If the motor shaft load is lower than 2.5nm, the motor rotates forward, the motor does not rotate when the external load is equal to 2.5nm, and the motor reverses when it is greater than 2.5nm (usually under gravity load).
The set torque can be changed by changing the setting of analog quantity in real-time, or by changing the value of the corresponding address through communication.
It is mainly used in winding and unwinding devices that have strict requirements on the stress of materials, such as winding devices or optical fiber pulling equipment.
The torque setting shall be changed at any time according to the change of winding radius, so as to ensure that the stress of materials will not change with the change of winding radius.
2. Servo motor position control
In the position control mode, the rotation speed is generally determined by the frequency of external input pulses, and the rotation angle is determined by the number of pulses.
Some servos can assign values to the speed and displacement directly through communication.
Because the position mode can strictly control the speed and position, it is generally used in positioning devices, CNC machine tools, printing machinery and so on.
3. Servo motor speed mode
The rotation speed can be controlled through the input of analog quantity or pulse frequency.
When there is the outer loop PID control of the upper control device, the speed mode can also be positioned, but the position signal of the motor or the position signal of the direct load must be fed back to the upper computer for operation.
The position mode also supports the direct load outer ring to detect the position signal.
At this time, the encoder at the motor shaft end only detects the motor speed, and the position signal is provided by the direct detection device at the final load end.
This has the advantage that it can reduce the error in the intermediate transmission process and increase the positioning accuracy of the whole system.
4. About the third loops
Servo is generally controlled by three loops. The so-called three loops are three closed-loop negative feedback PID regulation systems.
The innermost PID loop is the current loop, which is completely carried out inside the servo driver.
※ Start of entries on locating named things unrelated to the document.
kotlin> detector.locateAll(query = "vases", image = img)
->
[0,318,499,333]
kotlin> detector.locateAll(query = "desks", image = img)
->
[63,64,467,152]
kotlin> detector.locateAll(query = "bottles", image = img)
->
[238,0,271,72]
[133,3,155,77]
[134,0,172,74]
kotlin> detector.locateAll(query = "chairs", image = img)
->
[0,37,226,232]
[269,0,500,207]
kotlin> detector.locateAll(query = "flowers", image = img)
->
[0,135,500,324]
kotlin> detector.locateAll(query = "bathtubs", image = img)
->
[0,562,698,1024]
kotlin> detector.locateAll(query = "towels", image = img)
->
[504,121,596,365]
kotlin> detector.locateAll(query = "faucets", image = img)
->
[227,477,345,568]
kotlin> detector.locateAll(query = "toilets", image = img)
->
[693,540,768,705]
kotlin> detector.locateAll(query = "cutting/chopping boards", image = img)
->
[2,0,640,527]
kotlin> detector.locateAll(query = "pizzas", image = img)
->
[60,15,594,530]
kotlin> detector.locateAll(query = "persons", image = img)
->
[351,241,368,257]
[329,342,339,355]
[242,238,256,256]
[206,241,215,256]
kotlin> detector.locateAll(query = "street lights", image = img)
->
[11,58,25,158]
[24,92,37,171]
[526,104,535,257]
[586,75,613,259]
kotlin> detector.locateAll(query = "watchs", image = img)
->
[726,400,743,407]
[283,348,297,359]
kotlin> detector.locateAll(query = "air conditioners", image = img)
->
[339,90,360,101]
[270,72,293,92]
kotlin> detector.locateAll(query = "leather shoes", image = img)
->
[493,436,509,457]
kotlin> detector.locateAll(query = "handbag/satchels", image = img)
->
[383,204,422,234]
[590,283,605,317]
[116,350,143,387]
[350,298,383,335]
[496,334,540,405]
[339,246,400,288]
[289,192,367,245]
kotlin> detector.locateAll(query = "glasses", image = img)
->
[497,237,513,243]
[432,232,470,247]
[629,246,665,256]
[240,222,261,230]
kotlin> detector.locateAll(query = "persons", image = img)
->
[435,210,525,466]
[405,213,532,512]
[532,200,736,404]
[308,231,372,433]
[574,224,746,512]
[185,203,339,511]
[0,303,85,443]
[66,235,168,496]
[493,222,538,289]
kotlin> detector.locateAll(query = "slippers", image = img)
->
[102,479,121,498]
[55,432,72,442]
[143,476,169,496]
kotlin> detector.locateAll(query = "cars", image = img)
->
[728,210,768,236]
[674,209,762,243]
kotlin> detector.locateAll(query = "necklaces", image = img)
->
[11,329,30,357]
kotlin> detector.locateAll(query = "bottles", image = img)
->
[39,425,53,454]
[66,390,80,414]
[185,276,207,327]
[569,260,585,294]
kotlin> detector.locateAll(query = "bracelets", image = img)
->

The output current of each phase from the driver to the motor is detected through the hall device, and the negative feedback is set to the current for PID adjustment, so that the output current is as close as possible to the set current.
The current loop controls the motor torque, so the calculation of the driver is the smallest in the torque mode, and has the fastest dynamic response.
The second loop is the speed loop.
The negative feedback PID adjustment is carried out through the detected signal of the motor encoder.
Its PID output in the loop is directly the setting of the current loop. Therefore, the speed loop control includes the speed loop and the current loop.
In other words, the current loop must be used for any mode, and the current loop is the foundation of the control.
At the same time of speed and position control, the system is actually controlling current (torque) to achieve the corresponding control of speed and position.
The third loop is the position loop, which is the outermost loop.
It can be built between the driver and the motor encoder, or between the external controller and the motor encoder or the final load, depending on the actual situation.
Since the internal output of the position control loop is the setting of the speed loop, the system performs the operation of all three loops in the position control mode.
At this time, the system has the largest amount of operation and the slowest dynamic response speed.